= EXERCISE AIM =
Bring together every line in the data that includes "site".

(Saved data entries)
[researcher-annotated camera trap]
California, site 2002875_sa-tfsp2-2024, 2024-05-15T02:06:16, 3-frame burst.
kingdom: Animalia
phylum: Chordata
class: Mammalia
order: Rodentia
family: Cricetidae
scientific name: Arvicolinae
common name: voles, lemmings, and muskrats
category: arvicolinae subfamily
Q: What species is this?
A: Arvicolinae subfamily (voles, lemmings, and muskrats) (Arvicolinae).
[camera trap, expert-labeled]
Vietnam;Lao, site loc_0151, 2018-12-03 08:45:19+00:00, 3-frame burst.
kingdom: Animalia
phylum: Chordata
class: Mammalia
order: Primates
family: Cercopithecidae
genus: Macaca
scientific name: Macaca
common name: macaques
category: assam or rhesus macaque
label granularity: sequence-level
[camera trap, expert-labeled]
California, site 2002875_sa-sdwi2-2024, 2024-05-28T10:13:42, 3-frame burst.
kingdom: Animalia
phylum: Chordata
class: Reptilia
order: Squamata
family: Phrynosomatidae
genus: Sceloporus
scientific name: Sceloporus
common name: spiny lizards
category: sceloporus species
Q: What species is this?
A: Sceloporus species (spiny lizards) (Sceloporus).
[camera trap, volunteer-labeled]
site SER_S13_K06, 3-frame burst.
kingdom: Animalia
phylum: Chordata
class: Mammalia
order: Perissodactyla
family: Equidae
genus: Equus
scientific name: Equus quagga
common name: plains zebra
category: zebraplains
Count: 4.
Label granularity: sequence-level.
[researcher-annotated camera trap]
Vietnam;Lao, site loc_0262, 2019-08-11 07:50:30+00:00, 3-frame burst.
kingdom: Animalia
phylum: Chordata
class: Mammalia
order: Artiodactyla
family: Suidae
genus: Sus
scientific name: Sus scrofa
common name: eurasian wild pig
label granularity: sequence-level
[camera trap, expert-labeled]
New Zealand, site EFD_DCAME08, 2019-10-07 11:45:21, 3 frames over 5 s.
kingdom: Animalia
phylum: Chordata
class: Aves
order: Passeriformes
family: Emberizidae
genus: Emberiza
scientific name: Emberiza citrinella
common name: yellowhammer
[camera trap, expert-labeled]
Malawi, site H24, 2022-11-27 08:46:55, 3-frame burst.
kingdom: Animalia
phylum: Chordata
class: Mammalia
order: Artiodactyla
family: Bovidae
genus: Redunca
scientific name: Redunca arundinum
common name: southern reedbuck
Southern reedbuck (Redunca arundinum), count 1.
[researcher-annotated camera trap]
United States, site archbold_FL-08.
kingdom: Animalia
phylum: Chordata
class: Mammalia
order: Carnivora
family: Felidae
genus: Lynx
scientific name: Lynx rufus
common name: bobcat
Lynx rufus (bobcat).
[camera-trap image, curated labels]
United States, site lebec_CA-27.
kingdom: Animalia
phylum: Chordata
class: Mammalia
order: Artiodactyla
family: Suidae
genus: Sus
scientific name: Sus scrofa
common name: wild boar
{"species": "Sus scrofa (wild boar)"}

= WRITTEN REPLY =
California, site 2002875_sa-tfsp2-2024, 2024-05-15T02:06:16, 3-frame burst.
Vietnam;Lao, site loc_0151, 2018-12-03 08:45:19+00:00, 3-frame burst.
California, site 2002875_sa-sdwi2-2024, 2024-05-28T10:13:42, 3-frame burst.
site SER_S13_K06, 3-frame burst.
Vietnam;Lao, site loc_0262, 2019-08-11 07:50:30+00:00, 3-frame burst.
New Zealand, site EFD_DCAME08, 2019-10-07 11:45:21, 3 frames over 5 s.
Malawi, site H24, 2022-11-27 08:46:55, 3-frame burst.
United States, site archbold_FL-08.
United States, site lebec_CA-27.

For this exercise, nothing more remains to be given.